■ **WHAT TO DO**
[1] The passage on numerical differentiation contains a numbered list. Quote the first sentence of each numbered point, in order.
[2] Carry on the passage on numerical differentiation from its last sentence.

■ **PASSAGE**
┏━━
Thought my original answer would give another view into why it's "just a problem with precision," in Silvia's words, that would make it easy to see why. I also thought it showed that approaches with ND[] and other local methods for estimating derivative would be unable to achieve the OP's goals. Apparently I was wrong: Either something I wrote is incorrect or it's not easy to see. So I will add a few points.

  1. Let me point a well-known phenomenon: Differentiation magnifies noise. So inexact data will lead to increasingly inaccurate derivatives.

  2. While it's true that mathematically derivatives are determined by local function values, numerically it's a bad idea to make the step size too small, since differentiation essentially magnifies the error by the reciprocal of the step size.

  3. Actually for an analytic function, that is, represented by a power series, over a large domain, it can turn out to be better to increase the range of the sampling (up to a point).

  4. Pseudospectral sampling, such as in my original answer, is nice and shows the point at which the maximum precision is achieved; but we can even use uniform sampling to make a good estimate of the derivative in the center of the interval.

  5. If the domain is finite and the noise/round-off fixed, then there is a limit to the order of the derivative that can be accurately approximated.

For an example, I show off NDSolve`FiniteDifferenceDerivative, which has not yet shown up in an answer, on the analytic function $e^x+2 \cos x$. I use a uniform grid 33 points (interpolation order 32). The scale s sets the interval for the sample to $[-s,s]$. The table shows the difference from the exact derivative ${d^k \over dx^k} (e^x+2 \cos x)$, $k=0,1,\dots,15$. The exact derivative is shown in the last column. Large error values are colored. One can see from the table that the error increases with the order of the derivative, but more significantly, it decreases as the scale/grid-space increases up to a point.
┗━━
■ **RECORDED INFORMATION**
┏━━
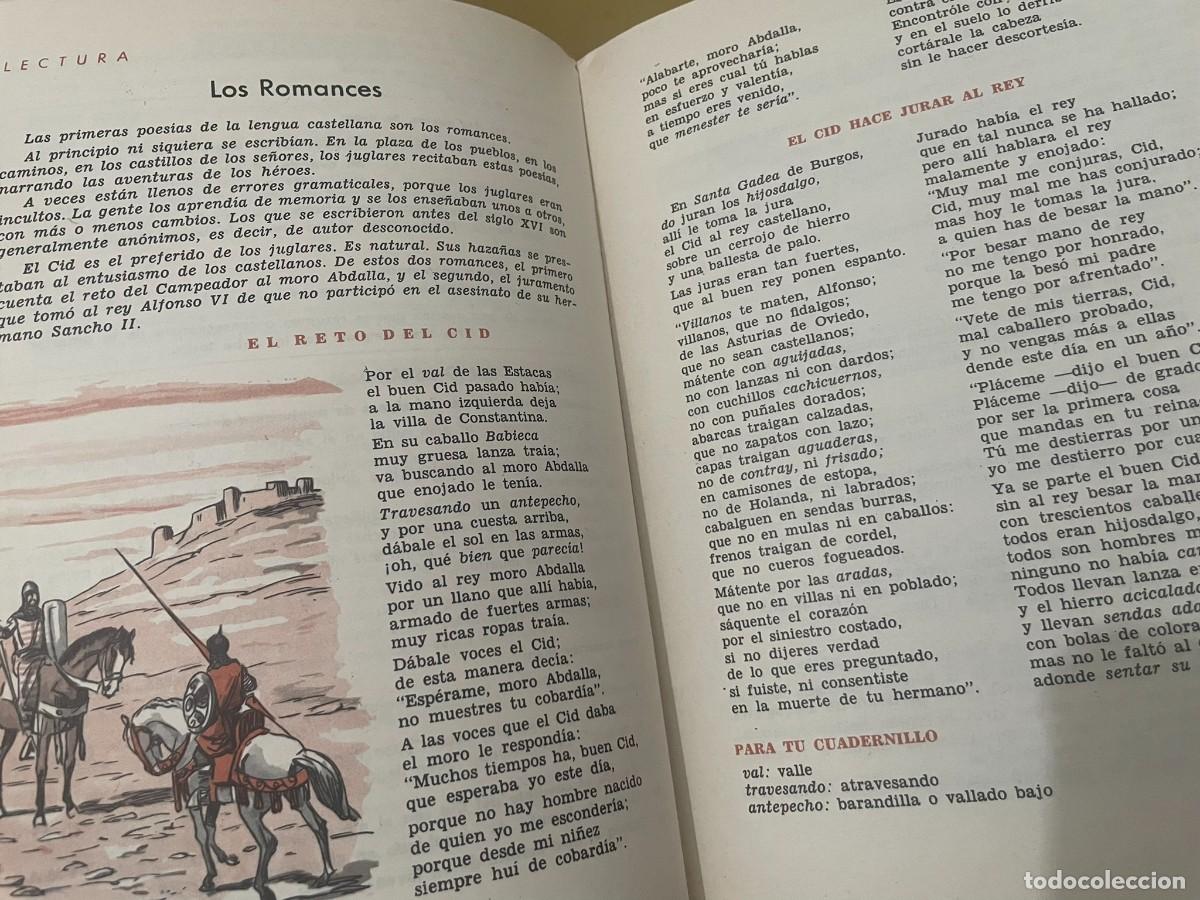 Libros de segunda mano: LIBRO ESPA&Ntilde;OL 2&ordm; DE BACHILLERATO EDICIONES SM 1964 BIEN CONSERVADO - Foto 10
┗━━
■ **ANSWERS PROVIDED**
[1]
1. Let me point a well-known phenomenon: Differentiation magnifies noise.
2. While it's true that mathematically derivatives are determined by local function values, numerically it's a bad idea to make the step size too small, since differentiation essentially magnifies the error by the reciprocal of the step size.
3. Actually for an analytic function, that is, represented by a power series, over a large domain, it can turn out to be better to increase the range of the sampling (up to a point).
4. Pseudospectral sampling, such as in my original answer, is nice and shows the point at which the maximum precision is achieved; but we can even use uniform sampling to make a good estimate of the derivative in the center of the interval.
5. If the domain is finite and the noise/round-off fixed, then there is a limit to the order of the derivative that can be accurately approximated.

[2]
enter image description here

nn = 32; (* order of interpolation *)
ff[x_] := Exp[x] + 2 Cos[x];
Table[
    If[s =!= Infinity,
     grid = Range[-N@nn, nn, 2]/nn*s;
     fvals = ff[grid];
     ];
    Table[
     If[k == 0,
      (* header *)
      Row[{"s .= ", s}],
      If[s === Infinity,
       (* exact value *)
       D[ff[x], {x, k}] /. x -> 0.,
       (* error of approximation *)
       NDSolve`FiniteDifferenceDerivative[k, grid, fvals, 
           DifferenceOrder -> nn - k + 1][[1 + nn/2]] -
         (D[ff[x], {x, k}] /. x -> 0.) /.
        {d_ /; Abs[d] >= 10 :> 
          Style[d, Blend[{Darker@Red, Magenta}]],
         d_ /; Abs[d] >= 1/1000 :> Style[d, Darker@Green]}
       ]
      ],
     {k, 0, 15}],
    {s, 2^Range[-2, 5]~Join~{Infinity}}] // Transpose // 
  Grid[#, Alignment -> "."] & // ScientificForm[#, 2] &

Original answer

I believe the growth in $c_i$ is due to the effect of noise ($\epsilon \approx 10^{-10}$). One also might consider, given $-0.5<x<0.5$, the basis functions $\phi_n(x) = (2x)^n$ instead of the power basis $x^n$, which is making the coefficients $c_i$ seem larger than their effect. The coefficients with respect to $\phi_n$ would be $c_n/2^n$.

As an example, here a Chebyshev series of a noisy function:

ff = Function[x, Sin[x] + Exp[2 x]];
nn = 32; (* degree of approximation *)
xx = Sin[Pi/2 Range[1. nn, -1. nn, -2.]/nn]/2;
SeedRandom[0];
noise = RandomReal[10^-10 {-1, 1}, nn + 1];
yy = ff[xx] + noise;
cc = Sqrt[2/nn] FourierDCT[yy, 1];
cc[[{-1, 1}]] /= 2;
ListPlot[RealExponent@cc, GridLines -> {{11}, None}, 
 DataRange -> {0, nn}]

In this example, the maximum achievable precision is obtain with degree 11. One should expect the Taylor coefficients to increase after this point.

(*https://mathematica.stackexchange.com/a/13681/4999*)
chebeval[cof_?VectorQ, x_] := 
 Module[{m = Length[cof], j, u, v, w}, w = v = 0;
  Do[u = 2 x v - w + cof[[j]];
   w = v; v = u, {j, m, 2, -1}];
  Expand[x v - w + First[cof]]]

chebeval[cc[[;; 17]], 2 x]
Series[ff[x], {x, 0, 16}] // Normal // N

(* polynomials *)

ListPlot[RealExponent@{
   CoefficientList[chebeval[cc[[;; 17]], 2 x], x],
   CoefficientList[Series[ff[x], {x, 0, 16}] // Normal // N, x]
   },
 PlotLabel -> "Log[coefficient]", DataRange -> {0, 16}]

The separation starts a little earlier, at degree $10$.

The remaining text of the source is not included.